◆ THE REQUEST
Pick out and copy every line in the items below that contains the word "this". Case counts.

◆ SUPPLIED MATERIAL

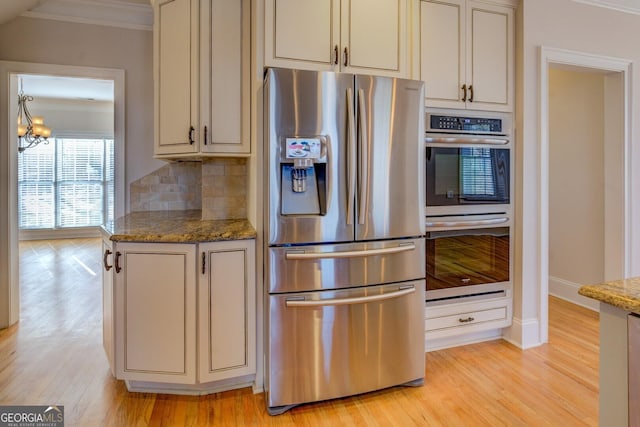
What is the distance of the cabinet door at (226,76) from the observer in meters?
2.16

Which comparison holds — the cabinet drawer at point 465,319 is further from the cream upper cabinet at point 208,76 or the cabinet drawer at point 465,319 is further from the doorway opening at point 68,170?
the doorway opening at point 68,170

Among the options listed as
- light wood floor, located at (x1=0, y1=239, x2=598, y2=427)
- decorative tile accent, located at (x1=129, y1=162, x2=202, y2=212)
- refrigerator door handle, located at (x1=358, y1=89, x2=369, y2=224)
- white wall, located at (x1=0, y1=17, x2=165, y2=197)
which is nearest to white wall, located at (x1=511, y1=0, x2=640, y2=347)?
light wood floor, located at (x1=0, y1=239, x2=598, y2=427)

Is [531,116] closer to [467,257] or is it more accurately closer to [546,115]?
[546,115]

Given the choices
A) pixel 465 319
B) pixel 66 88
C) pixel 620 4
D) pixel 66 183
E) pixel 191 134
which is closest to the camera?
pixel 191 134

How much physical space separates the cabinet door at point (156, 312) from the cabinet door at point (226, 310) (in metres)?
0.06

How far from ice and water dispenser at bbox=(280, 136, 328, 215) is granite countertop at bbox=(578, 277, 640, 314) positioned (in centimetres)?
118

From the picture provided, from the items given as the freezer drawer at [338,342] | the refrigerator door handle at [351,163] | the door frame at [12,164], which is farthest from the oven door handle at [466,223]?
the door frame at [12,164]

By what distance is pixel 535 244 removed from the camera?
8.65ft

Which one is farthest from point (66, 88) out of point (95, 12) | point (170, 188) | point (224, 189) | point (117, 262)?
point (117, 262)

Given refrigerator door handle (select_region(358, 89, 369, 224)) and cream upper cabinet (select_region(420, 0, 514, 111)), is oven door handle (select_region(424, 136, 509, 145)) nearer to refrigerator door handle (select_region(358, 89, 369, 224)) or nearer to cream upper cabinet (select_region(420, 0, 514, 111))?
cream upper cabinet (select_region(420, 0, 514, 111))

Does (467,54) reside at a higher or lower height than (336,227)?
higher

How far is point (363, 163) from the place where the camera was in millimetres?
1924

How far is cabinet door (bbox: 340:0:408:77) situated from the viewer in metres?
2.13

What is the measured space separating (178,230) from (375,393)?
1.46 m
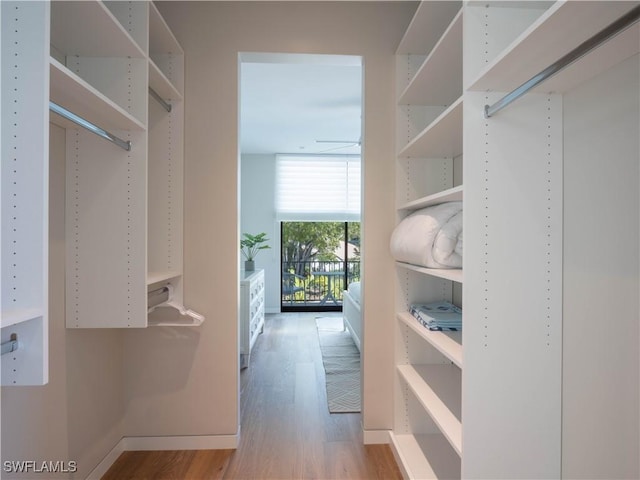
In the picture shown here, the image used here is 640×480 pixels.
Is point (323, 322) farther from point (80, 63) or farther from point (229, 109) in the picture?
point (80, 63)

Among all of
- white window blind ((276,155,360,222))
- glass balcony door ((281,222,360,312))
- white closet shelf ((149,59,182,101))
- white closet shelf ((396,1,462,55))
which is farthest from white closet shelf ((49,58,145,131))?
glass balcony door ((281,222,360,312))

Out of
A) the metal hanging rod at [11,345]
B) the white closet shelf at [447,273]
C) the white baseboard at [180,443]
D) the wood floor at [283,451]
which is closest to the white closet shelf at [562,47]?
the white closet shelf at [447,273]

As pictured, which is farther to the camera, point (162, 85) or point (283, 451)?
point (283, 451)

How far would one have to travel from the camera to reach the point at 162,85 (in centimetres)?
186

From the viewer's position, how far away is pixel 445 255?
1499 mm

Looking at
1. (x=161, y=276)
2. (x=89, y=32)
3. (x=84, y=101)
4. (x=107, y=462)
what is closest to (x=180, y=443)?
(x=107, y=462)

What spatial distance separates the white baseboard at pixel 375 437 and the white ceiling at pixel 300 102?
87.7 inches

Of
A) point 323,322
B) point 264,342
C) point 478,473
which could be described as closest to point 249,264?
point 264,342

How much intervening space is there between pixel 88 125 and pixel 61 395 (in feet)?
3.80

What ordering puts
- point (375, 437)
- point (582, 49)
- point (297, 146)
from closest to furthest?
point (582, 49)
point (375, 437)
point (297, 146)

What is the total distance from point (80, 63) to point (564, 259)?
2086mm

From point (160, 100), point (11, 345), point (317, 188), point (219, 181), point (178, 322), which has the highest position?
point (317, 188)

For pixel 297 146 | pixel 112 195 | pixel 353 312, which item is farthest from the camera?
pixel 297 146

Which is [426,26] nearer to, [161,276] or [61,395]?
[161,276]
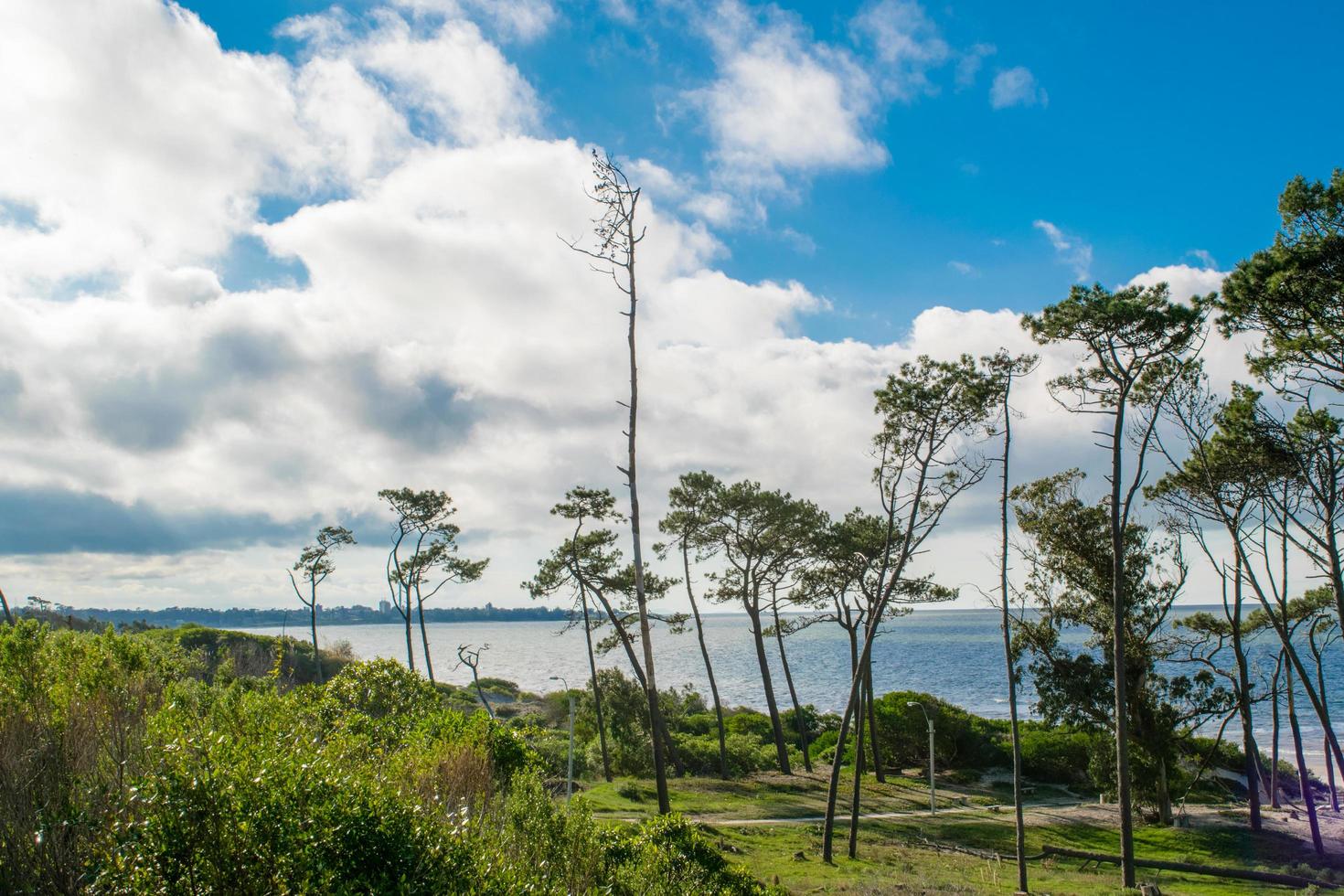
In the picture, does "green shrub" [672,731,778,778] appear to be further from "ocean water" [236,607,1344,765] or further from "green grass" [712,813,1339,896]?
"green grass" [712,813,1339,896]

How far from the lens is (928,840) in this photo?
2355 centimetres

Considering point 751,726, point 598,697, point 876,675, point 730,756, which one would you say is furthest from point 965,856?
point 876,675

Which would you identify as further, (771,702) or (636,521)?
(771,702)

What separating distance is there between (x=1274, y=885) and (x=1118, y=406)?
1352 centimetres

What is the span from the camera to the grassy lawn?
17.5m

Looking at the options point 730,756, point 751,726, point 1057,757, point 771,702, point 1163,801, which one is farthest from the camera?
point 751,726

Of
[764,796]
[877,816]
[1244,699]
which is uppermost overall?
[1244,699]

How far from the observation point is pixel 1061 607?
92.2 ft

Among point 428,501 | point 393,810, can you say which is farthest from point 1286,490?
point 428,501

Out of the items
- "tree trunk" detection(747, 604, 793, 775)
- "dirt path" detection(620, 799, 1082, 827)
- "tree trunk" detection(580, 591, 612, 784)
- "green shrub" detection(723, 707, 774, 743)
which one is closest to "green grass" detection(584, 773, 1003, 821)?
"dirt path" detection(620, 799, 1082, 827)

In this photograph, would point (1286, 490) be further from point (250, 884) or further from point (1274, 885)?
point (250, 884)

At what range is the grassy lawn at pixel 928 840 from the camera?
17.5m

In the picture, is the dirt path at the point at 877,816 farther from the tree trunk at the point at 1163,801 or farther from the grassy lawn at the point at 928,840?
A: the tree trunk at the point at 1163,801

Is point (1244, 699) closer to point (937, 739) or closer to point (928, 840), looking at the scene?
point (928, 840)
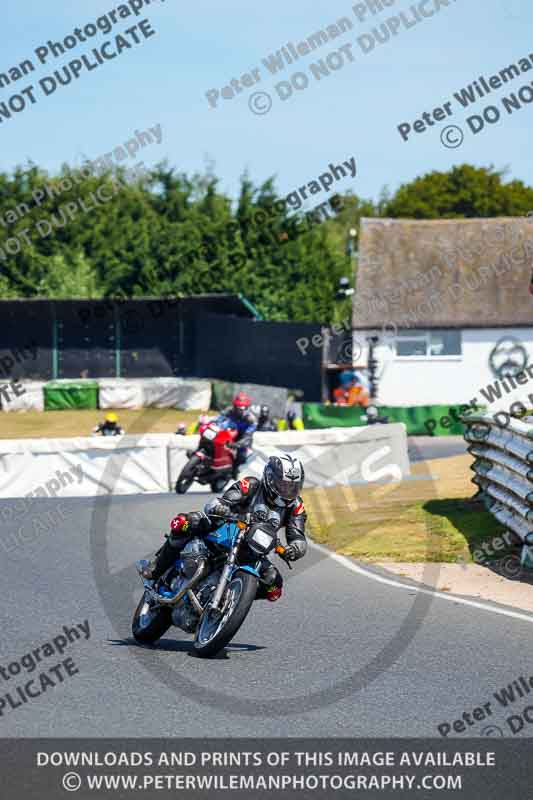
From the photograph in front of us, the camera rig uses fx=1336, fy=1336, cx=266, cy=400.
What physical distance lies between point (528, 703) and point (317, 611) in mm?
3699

◆ ANSWER IN FULL
How far from the lens is (928,840) in this photo?
In this photograph, would point (1286, 490) be further from point (250, 884) or further from point (1274, 885)?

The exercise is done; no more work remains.